A quick word on the title: Norman Mailer, in writing journalism, often referred to himself as Aquarius. Ted Williams, in conversation, referred to himself as Teddy Ballgame. I think of myself as Novelistador. So shoot me.
Journal Entry, 9/31, 2017
Well, it had to happen. After a week of clear skies and warm afternoons, today is rainy and the morning chill feels like it will be a noontime and a mid-afternoon chill as well. Once again, I remind myself that sitting under cover, watching the river flow by and writing into a box on my lap is a pretty damn good life. If the biggest problem I face is having to wear a hat to keep warm, I’m willing to bet at least 97.5% of the world’s population would trade places in a heartbeat.
Still, once I’ve stoked up the resentment machine, I still haven’t learned to shut it down immediately. It’s designed to kick out a few products before lumbering back to sleep. Let me know whine about my head. Or at least about hats. Most men’s heads look at least passable in hats—some are even improved by a fancy chapeau. Almost every hat I’ve ever worn though makes me look like a cancer patient or Charlie Brown. Without a hat, my head is within acceptable guidelines, but a hat seems to bring out the bizarre in my looks. Thus, I have two non-winter hats: a baseball cap which makes me look like a tennis ball with a scab on top and a green Stetson fedora, which makes me look like a giant baby wearing its father’s business wear. Again, 97.5% of the world . . . Still, I want a new hat. Or a new head.
I just realized that I’ve got no standard format for these daily blog posts. While the responses have been gratifying, I really should at least have a standard header. I mean, some of them just have a title, others have a date, and still others are called Journal Entries. And then I realize that if my biggest problem today is formatting posts, I am a lucky man indeed.
Yesterday, I wanted to head to town to pick up mail, check to see if the historical society is open and visit the local library. Mail was noneventful—a packet of advertisements from the postal service letting me know they were rerouting my mail to the box I’d just removed the letter from. Of course, the first day I picked up mail, I discovered official Tiny White Box business cards.

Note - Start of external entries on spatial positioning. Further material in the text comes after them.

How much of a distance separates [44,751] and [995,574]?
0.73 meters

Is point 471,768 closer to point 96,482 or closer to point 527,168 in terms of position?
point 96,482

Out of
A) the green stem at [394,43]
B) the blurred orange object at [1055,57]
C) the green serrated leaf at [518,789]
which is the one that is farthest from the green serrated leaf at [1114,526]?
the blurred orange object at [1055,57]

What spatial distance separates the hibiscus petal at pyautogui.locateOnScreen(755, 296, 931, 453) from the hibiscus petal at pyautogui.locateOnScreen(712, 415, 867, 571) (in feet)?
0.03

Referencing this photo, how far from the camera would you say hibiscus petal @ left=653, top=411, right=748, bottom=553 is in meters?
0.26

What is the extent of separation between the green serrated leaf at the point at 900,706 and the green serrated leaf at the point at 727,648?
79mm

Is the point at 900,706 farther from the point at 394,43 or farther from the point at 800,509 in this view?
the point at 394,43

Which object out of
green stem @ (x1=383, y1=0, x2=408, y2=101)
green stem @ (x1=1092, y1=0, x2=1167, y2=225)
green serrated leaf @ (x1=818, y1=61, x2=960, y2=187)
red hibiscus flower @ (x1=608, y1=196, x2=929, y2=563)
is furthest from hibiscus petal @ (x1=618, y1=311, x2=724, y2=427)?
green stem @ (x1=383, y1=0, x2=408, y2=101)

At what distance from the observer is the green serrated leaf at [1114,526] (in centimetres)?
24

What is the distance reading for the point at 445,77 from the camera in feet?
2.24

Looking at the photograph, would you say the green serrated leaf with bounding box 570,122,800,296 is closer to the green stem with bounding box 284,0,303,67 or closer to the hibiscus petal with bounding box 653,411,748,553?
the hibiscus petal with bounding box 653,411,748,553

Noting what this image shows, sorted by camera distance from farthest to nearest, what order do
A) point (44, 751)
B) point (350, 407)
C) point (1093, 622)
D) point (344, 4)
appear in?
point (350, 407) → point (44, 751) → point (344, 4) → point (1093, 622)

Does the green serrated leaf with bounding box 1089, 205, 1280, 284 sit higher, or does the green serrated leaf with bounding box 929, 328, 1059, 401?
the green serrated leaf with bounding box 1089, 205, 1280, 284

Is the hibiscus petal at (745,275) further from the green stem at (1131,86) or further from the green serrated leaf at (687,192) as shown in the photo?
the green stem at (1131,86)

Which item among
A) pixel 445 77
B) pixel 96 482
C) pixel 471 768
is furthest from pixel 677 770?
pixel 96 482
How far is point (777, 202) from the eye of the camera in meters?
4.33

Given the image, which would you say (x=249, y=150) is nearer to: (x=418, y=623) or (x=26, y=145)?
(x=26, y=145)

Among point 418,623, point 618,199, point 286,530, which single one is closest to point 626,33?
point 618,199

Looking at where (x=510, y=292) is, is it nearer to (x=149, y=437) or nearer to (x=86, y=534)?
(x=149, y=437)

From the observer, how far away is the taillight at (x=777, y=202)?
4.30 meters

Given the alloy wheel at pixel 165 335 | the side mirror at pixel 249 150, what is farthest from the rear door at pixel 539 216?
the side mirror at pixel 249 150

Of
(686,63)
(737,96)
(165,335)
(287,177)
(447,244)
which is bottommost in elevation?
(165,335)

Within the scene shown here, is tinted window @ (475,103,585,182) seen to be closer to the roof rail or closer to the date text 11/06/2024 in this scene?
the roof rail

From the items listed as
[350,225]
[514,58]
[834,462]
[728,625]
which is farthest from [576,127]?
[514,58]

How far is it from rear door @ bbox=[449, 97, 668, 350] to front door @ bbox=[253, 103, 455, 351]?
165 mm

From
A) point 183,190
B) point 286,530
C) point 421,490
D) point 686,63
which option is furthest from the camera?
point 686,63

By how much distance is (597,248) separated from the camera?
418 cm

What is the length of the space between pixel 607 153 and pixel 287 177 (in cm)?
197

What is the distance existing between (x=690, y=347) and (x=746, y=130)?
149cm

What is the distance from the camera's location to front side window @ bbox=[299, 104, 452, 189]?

Along with refrigerator magnets for some future giveaway!
The historical society was not open. The historical society may NEVER be open, since the sign says they’re open by luck or chance. I really want to learn more about the Republic of Indian Stream, an independent nation in the 1830s owing to border discrepancies between the United States and Canada. That desire may need to remain on hold for a while.
My visit to the town library was the most eventful, especially since there IS no real town library. I followed my Googlified directions and was dumped into the parking lot of the Pittsburg School, K-12. The lot was two-thirds full, and I assumed it held teachers getting ready for the new school year.. When I didn’t see any signs for the library, but did see a Main Entrance door, I walked in and was greeted by a very kind receptionist/secretary/knower-of-all-things school related.
(Full Disclosure: Those of you who know me from my time at Liberty House or from my writing may not know I spent 20 years as an educator, as director of alternative schools throughout the southern part of New Hampshire. Having started out as a second-grade teacher and reading specialist, I also became certified as an English teacher and school principal. In short, I know schools well, and I know who knows where the bodies are buried: the school secretary.)
The secretary, whose name I asked for and, unfortunately, immediately forgot, told me the town library is the school library, and it’s not open to the public during school hours, which, in this age of child-nappings of various kinds, makes sense. I asked when it WAS open to the public and was told it used to be open Wednesday evenings, but it’s not anymore, but that it is open on Saturday mornings. She thinks. She took me to the library, at the same time taking me into a time machine leading back to my mother’s childhood in small-town libraries.. I could picture little Bev Howard curled up in a corner with “The Bobbsey Twins Go to the Shore” in her lap. Although I don’t know that Beverly’s library had a computer lab annex in 1935.
I mentioned my background in education, and asked whether the school, with its 100 or so students divided among 13 grades, ever needed volunteers. She got a springier step and took me to the teachers’ room, where I was introduced to Mrs. Sherry, the principal.
Mrs. Sherry deserves a new paragraph. Hell, Mrs. Sherry deserves a book! I met with her for maybe five minutes, but in that time she enticed me with so many story possibilities I’m not sure I could ever write them. Really.
At the end of our brief interview, I gave Mrs. Sherry my card, told her email was the best way to communicate with me, and left. Depending on whether Mrs. Sherry remembers my offer, looks up my history on the internet, and follows through with an email, I may be a volunteer at Pittsburg School.
What a funny and delightful world we live in.
Even if I sometimes have to wear hats.